Entries from a collection:
....

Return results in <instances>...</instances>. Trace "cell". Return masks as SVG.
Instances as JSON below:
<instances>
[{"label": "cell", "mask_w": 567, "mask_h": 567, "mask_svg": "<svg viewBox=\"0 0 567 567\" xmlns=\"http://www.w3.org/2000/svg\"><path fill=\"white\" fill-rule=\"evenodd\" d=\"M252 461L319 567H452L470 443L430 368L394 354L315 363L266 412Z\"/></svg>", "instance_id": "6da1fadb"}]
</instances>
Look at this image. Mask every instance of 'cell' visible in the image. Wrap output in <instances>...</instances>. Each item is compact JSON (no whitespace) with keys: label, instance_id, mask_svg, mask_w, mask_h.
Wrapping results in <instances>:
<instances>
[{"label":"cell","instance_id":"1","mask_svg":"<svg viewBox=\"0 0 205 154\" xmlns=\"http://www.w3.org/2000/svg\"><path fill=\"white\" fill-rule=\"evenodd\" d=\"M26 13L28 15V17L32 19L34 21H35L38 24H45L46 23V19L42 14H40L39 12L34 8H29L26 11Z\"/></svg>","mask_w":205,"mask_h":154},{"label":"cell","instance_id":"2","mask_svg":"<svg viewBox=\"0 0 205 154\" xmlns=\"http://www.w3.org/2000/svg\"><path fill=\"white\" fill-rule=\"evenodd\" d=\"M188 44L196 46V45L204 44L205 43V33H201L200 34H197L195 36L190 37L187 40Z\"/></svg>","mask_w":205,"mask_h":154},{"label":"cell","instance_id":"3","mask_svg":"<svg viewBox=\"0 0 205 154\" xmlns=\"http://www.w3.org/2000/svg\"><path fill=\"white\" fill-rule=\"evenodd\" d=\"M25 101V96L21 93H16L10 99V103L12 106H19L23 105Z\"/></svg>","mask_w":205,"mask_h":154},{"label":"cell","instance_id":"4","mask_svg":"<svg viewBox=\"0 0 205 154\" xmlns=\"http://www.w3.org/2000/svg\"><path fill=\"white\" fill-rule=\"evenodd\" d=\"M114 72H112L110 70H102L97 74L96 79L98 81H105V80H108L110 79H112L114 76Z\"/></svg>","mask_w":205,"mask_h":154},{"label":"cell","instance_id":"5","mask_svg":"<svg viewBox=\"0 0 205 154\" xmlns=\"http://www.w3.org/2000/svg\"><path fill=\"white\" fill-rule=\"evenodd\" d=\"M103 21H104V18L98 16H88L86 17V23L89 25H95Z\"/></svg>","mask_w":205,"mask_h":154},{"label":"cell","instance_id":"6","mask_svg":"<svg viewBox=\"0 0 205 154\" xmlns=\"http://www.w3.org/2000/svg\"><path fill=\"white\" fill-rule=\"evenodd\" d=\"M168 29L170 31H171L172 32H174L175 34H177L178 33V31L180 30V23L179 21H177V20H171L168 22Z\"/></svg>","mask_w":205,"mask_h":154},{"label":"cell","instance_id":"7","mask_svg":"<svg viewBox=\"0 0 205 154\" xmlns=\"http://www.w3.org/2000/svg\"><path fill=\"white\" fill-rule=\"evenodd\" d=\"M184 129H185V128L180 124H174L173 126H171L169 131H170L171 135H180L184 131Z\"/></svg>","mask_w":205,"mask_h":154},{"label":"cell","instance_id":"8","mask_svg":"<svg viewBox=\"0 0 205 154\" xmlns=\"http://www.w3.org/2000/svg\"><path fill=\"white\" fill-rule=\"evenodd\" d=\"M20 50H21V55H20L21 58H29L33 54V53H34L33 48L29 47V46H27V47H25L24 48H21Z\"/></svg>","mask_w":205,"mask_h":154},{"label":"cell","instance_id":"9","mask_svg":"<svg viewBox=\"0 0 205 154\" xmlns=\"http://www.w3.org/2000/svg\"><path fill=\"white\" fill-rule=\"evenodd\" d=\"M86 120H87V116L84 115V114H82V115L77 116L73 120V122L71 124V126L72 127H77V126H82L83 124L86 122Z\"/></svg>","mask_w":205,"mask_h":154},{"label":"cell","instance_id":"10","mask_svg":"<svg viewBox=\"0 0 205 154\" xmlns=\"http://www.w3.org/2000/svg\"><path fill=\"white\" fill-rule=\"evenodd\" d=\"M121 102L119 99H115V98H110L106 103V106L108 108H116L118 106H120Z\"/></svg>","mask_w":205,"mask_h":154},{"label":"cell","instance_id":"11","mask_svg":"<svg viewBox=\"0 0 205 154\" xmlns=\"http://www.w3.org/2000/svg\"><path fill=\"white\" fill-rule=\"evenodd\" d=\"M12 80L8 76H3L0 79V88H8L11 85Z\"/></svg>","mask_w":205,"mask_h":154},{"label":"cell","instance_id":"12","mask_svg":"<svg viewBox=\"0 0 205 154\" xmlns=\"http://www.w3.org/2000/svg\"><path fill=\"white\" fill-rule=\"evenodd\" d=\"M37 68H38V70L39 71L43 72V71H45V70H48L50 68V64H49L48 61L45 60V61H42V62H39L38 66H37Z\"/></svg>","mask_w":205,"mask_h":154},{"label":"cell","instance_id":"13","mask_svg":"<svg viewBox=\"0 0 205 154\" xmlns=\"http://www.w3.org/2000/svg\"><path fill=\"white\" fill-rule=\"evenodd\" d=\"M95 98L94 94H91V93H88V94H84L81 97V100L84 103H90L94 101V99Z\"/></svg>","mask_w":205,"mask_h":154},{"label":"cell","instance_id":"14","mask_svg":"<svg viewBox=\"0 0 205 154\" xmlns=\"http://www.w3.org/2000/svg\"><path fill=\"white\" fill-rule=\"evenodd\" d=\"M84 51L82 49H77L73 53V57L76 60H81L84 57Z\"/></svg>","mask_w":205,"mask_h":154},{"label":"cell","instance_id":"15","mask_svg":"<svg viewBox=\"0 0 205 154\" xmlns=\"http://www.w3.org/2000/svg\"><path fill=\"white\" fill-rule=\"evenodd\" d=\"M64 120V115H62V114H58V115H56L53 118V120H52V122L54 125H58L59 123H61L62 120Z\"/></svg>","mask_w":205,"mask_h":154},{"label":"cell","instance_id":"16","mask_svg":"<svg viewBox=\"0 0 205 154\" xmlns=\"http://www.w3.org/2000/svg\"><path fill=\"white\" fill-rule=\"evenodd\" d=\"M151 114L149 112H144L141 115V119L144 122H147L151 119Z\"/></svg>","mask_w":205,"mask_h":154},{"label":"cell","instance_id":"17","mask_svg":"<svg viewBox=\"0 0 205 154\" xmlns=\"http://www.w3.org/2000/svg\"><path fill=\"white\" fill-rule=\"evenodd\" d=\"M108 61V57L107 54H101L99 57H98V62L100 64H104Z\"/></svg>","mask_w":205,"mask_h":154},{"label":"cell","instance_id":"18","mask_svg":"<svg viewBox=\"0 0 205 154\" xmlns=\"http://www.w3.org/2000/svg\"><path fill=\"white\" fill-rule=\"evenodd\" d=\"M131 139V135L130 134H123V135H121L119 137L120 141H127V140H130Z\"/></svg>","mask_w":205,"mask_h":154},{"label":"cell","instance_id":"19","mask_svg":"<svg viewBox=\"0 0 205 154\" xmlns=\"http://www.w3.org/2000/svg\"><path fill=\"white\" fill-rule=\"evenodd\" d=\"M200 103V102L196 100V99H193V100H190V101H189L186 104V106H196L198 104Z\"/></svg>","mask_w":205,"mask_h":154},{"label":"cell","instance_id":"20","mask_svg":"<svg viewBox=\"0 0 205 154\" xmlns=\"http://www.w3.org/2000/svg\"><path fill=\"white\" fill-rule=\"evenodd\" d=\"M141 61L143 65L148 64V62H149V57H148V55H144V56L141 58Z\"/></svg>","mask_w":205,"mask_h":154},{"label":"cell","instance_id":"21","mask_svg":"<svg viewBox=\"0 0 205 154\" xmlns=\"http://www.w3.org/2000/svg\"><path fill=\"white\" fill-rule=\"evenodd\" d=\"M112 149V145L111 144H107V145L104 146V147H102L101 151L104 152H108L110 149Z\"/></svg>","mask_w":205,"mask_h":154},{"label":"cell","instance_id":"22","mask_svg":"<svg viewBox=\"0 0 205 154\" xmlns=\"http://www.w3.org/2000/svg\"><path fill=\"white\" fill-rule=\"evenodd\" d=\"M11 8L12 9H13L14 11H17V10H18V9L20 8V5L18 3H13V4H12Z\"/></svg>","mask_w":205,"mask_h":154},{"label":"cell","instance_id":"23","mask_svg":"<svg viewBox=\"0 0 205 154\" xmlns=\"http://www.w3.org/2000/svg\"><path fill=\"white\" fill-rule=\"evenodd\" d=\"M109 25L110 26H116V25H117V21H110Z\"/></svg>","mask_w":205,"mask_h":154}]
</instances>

....

● Exercise details:
Rewrite the lines from the first one through the line containing "Look at this", swapping "Trace" for "Outline" and leaving everything else the same.

● Solution for this task:
Return results in <instances>...</instances>. Outline "cell". Return masks as SVG.
Instances as JSON below:
<instances>
[{"label": "cell", "mask_w": 567, "mask_h": 567, "mask_svg": "<svg viewBox=\"0 0 567 567\" xmlns=\"http://www.w3.org/2000/svg\"><path fill=\"white\" fill-rule=\"evenodd\" d=\"M252 461L319 567H452L470 443L430 368L394 354L315 363L266 412Z\"/></svg>", "instance_id": "6da1fadb"}]
</instances>
Look at this image. Mask every instance of 'cell' visible in the image. Wrap output in <instances>...</instances>. Each item is compact JSON (no whitespace) with keys: label, instance_id, mask_svg, mask_w, mask_h.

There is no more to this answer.